Summary
Justice League: Doom tackles a familiar team vs. team story as DC’s stalwarts take on the Legion of Doom, but it’s a surprisingly dark story that holds up pretty well.
Justice League: Doom is the motion picture version of Mark Waid’s Justice League of America arc, JLA: Tower of Babel, from 2000, adapted for the screen by the late Dwayne McDuffie, who died shortly after finishing the script. It’s also a sort-of sequel to the rather good Justice League: Crisis on Two Earths, retaining the same character designs, being set, I think, in the same universe, and providing another iteration of the tried-and-true team vs. team structure.
It is familiar, I guess, but if Justice League: Doom accomplishes something tangible among the usual large-scale action these films are known for, it’s a darker treatment of the Justice League that pushes each member to their physical and emotional limits (and the film to the very brink of its PG-13 classification.) Ever wanted to see Batman get buried alive with his father’s bones, or Martian Manhunter perpetually immolate as he sweats flaming magnesium? Well, this is the movie for you.
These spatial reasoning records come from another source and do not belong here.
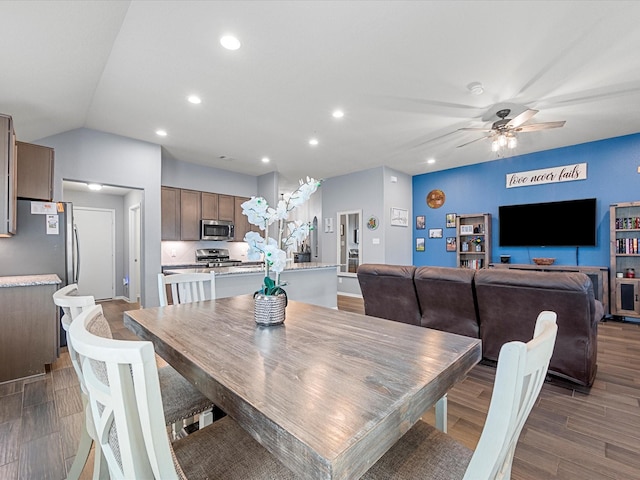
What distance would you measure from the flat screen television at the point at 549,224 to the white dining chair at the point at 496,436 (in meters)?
5.56

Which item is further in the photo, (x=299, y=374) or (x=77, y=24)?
(x=77, y=24)

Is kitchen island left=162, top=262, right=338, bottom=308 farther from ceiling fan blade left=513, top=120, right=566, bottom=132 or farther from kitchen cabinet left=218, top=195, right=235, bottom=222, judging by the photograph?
ceiling fan blade left=513, top=120, right=566, bottom=132

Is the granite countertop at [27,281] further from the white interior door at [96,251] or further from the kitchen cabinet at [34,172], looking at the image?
the white interior door at [96,251]

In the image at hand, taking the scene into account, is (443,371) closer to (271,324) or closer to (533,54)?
(271,324)

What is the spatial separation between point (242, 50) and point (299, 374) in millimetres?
2714

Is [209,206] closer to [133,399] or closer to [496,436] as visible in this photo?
[133,399]

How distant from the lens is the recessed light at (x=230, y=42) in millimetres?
2414

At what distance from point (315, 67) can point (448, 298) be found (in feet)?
8.28

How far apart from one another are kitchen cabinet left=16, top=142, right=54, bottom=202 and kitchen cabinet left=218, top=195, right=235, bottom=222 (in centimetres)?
323

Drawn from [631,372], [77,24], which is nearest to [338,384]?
[77,24]

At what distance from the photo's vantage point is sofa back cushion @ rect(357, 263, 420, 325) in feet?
10.0

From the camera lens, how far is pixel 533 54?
2619 millimetres

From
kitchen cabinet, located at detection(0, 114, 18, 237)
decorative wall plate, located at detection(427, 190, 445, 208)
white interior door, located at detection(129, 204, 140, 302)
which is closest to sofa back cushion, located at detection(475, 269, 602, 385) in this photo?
kitchen cabinet, located at detection(0, 114, 18, 237)

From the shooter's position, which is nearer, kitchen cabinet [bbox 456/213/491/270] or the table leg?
the table leg
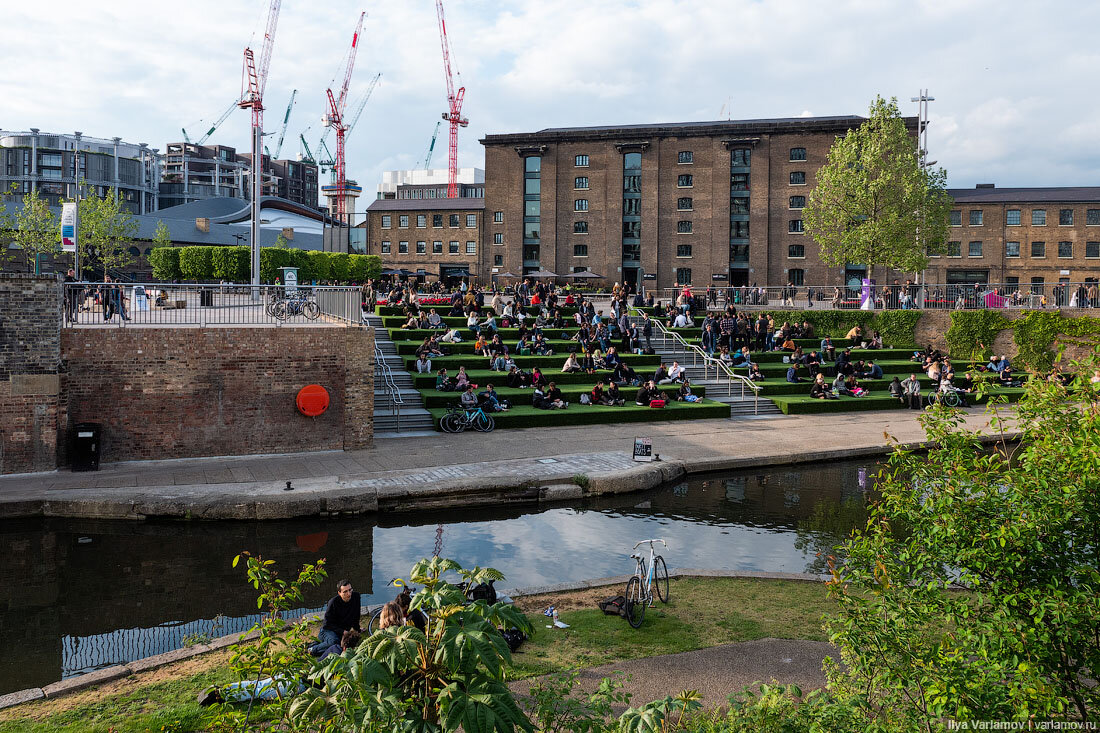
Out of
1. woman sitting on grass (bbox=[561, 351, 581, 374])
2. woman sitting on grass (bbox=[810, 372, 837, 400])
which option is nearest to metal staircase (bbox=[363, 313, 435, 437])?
woman sitting on grass (bbox=[561, 351, 581, 374])

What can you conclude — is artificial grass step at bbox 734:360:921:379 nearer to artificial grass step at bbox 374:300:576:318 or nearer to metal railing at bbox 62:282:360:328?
artificial grass step at bbox 374:300:576:318

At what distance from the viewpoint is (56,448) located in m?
17.4

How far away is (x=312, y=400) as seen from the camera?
19.5 metres

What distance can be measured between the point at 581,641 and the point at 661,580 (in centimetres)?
202

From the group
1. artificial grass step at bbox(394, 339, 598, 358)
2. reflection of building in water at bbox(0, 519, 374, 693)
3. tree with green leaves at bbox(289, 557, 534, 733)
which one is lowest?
reflection of building in water at bbox(0, 519, 374, 693)

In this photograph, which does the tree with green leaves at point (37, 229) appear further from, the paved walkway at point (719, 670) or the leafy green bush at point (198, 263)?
the paved walkway at point (719, 670)

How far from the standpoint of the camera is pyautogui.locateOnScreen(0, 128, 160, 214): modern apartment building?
4099 inches

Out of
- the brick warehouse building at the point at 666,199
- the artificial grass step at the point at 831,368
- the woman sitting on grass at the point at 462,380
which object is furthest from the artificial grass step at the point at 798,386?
the brick warehouse building at the point at 666,199

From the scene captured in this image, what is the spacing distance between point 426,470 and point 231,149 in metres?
136

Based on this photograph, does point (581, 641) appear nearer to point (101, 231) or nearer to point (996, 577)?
point (996, 577)

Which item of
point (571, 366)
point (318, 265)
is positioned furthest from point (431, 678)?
point (318, 265)

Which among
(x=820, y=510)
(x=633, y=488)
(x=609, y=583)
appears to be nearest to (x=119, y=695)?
(x=609, y=583)

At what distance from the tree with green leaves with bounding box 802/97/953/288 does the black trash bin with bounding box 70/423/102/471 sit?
34873mm

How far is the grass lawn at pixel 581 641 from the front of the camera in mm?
7701
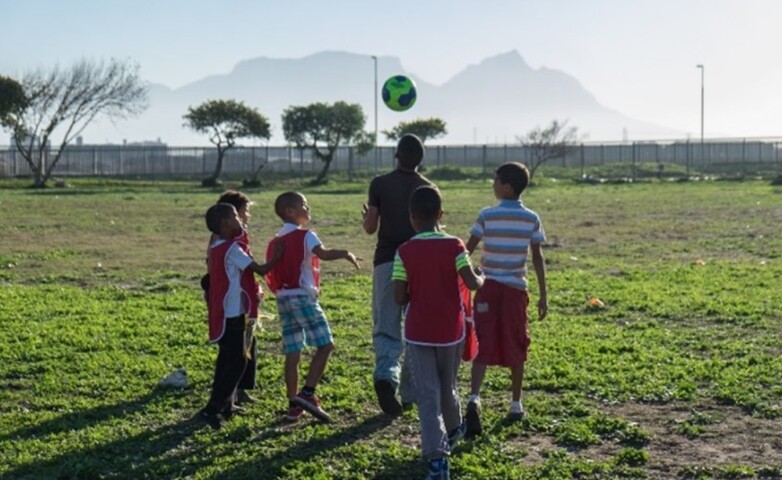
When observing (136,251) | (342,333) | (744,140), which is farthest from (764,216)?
(744,140)

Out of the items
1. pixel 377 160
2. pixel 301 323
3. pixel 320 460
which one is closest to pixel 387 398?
pixel 301 323

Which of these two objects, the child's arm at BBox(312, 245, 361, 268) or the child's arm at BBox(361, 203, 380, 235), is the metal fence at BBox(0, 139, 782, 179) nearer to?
the child's arm at BBox(361, 203, 380, 235)

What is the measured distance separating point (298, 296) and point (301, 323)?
0.19 metres

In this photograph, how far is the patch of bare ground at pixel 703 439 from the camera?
20.1ft

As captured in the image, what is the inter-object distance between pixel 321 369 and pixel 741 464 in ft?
8.83

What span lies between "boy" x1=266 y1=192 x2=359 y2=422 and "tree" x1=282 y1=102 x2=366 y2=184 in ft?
→ 157

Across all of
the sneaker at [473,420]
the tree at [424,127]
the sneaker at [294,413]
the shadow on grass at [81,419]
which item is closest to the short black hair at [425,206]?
the sneaker at [473,420]

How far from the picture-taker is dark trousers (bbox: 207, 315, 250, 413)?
7.02m

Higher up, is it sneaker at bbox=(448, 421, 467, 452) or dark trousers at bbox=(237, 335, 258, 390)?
dark trousers at bbox=(237, 335, 258, 390)

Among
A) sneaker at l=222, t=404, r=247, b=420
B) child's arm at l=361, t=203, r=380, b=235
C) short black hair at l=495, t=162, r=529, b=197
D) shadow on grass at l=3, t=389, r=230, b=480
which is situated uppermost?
short black hair at l=495, t=162, r=529, b=197

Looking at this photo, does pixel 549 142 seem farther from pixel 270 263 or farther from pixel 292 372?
pixel 270 263

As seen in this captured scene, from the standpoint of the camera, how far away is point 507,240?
6.94 metres

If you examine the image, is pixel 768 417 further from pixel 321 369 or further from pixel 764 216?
pixel 764 216

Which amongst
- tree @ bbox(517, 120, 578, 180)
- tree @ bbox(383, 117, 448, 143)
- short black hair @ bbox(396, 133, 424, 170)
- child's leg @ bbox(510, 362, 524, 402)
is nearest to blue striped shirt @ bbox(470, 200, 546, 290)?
child's leg @ bbox(510, 362, 524, 402)
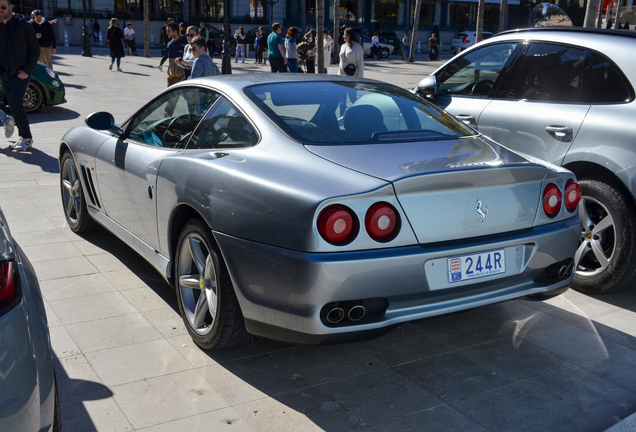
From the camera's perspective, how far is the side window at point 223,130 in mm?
3705

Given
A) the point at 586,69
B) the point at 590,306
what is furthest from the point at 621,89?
the point at 590,306

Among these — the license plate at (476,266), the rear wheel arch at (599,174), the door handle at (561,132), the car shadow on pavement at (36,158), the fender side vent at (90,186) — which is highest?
the door handle at (561,132)

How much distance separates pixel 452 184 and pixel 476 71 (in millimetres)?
3003

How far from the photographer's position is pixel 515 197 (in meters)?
3.33

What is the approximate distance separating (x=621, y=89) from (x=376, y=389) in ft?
8.98

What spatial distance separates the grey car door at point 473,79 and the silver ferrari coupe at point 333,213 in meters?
1.37

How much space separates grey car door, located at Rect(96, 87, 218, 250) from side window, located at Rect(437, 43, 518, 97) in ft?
8.22

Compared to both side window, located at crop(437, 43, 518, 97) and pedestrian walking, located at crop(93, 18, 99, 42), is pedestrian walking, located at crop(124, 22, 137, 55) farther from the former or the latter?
side window, located at crop(437, 43, 518, 97)

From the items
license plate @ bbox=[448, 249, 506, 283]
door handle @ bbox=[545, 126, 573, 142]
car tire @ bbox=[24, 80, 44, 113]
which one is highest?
door handle @ bbox=[545, 126, 573, 142]

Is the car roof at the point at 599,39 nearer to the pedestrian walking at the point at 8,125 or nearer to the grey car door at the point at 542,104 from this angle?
the grey car door at the point at 542,104

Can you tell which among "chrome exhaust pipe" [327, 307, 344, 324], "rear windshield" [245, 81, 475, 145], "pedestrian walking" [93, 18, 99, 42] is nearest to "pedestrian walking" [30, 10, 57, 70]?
"rear windshield" [245, 81, 475, 145]

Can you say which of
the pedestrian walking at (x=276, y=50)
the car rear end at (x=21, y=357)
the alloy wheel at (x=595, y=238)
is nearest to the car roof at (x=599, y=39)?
the alloy wheel at (x=595, y=238)

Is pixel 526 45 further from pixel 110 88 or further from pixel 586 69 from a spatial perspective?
pixel 110 88

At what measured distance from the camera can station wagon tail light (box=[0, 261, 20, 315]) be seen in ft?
6.81
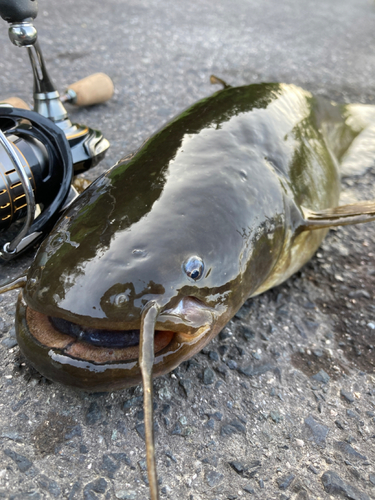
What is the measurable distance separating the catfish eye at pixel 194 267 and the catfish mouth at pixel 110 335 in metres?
0.07

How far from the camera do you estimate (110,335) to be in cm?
Result: 114

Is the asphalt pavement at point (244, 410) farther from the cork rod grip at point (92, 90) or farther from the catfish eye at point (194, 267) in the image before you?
the catfish eye at point (194, 267)

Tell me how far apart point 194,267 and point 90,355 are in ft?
1.21

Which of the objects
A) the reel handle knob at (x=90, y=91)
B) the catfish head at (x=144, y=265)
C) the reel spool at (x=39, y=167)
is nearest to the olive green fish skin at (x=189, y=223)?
the catfish head at (x=144, y=265)

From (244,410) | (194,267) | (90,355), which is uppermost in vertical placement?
(194,267)

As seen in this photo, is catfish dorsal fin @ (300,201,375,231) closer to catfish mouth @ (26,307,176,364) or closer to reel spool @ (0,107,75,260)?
catfish mouth @ (26,307,176,364)

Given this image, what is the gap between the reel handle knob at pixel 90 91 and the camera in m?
2.62

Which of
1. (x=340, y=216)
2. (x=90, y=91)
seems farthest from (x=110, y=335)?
(x=90, y=91)

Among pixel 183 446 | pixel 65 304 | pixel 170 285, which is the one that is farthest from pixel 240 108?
pixel 183 446

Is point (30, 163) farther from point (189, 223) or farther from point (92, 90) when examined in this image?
point (92, 90)

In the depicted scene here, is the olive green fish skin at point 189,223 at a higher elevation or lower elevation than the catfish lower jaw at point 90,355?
higher

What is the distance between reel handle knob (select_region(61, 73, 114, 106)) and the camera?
2.62m

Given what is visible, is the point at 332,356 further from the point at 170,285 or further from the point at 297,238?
the point at 170,285

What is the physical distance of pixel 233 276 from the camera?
4.28 ft
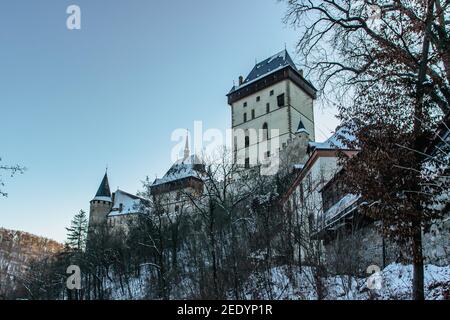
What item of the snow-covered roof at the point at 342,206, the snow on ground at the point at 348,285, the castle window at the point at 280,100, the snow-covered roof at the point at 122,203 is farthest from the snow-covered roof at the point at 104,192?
the snow on ground at the point at 348,285

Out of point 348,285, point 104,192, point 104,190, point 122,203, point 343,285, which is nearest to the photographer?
point 343,285

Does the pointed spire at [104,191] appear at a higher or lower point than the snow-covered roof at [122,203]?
higher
Yeah, I was surprised too. The main plot is kick-started by an immortal tyrant, Vandal Savage (Phil Morris), hiring various lesser-known nemeses of the Justice League into his very own Legion of Doom, which doesn’t feel like too much of a deviation, structurally or thematically, from the set-up of Crisis on Two Earths. The hires include Bane (Carlos Alazraqui), Cheetah (Claudia Black), Metallo (Paul Blackthorne), Star Sapphire (Olivia d’Abo), Ma’alefa’ak (Carl Lumbly) and Mirror Master (Alexis Denisof), who aren’t doppelgangers of the Justice League, but are iconic-enough villains in each member’s respective mythology that they function more or less the same way.
But, importantly, that isn’t all. Savage has access to a variety of “contingency plans” pilfered from the Bat-computer which detail how to completely neutralize each member of the League should they ever turn heel, and with that information, his cronies can jump the queue straight to the flavor of physical and/or emotional torture our heroes are most susceptible to.
This is interesting, or at least it is for a while, but the movie is once again hamstrung by its running time, such that it can’t properly explore the moral and ethical ramifications of Batman spending his downtime detailing schemes to torture all his mates. Without the meat on the story’s skeleton, what we’re left with is, essentially, three large action scenes that run for about 20 minutes apiece. Not that I’m necessarily complaining; the action is suitably violent and well-staged, the animation is typically excellent, and the whole thing is lean and exciting. It just doesn’t have the staying power of a really great superhero story, which is a shame given that the premise tees one up.
This is getting so familiar that I’m starting to simply consider this a baked-in issue and judge these movies on a slight curve. Tower of Babel only ran for a few issues, but in a fairly literate comic book that’s still a lot of material to translate into 77-minutes, and I’m tired of reiterating the same old criticisms, however valid they might be.
So, let’s be positive. Long-time fans will be pleased that Justice League: Doom employs a who’s who of DC animation to voice the Justice League; Tim Daly (Superman), Kevin Conroy (Batman), Susan Eisenberg (Wonder Woman), Michael Rosenbaum (Flash) and Carl Lumbly (Martian Manhunter) all reprise their iconic roles, while fan-favorite Nathan Fillion voices Hal Jordan, and Bumper Robinson assumes the mantle of Cyborg.
The latter wasn’t in the last one, and it’s cool to see him here, especially in a prominent supporting role as the one member of the Justice League who isn’t compromised when Batman’s files are stolen. The late McDuffie spent much of his career working to bring black superheroes to prominence, and it seems fitting that his final work has the bittersweet honor of featuring a black hero who doesn’t feel tokenistic. The attention to Cyborg’s high-tech armor also shows the meticulous detailing of Lauren Montgomery’s anime-inspired design sensibilities; she directs and produces this time, and her fingerprints are all over Justice League: Doom.
You can expect the usual problems that seem to always crop up when it’s an iconic work being adapted; it’s depth-averse and oddly-paced in parts, but the action is top-notch and the central idea – that of your favorite heroes being brutally tortured for the entire second act – is a gut-punch premise that really works. I could have used a more thorough exploration of what it might mean for the Justice League (and superheroes generally) that Batman’s a moody paranoiac with near-limitless resources, but I guess that’s asking a little bit too much of an animated feature that scarcely runs longer than an hour. It is what it is. And it’s alright.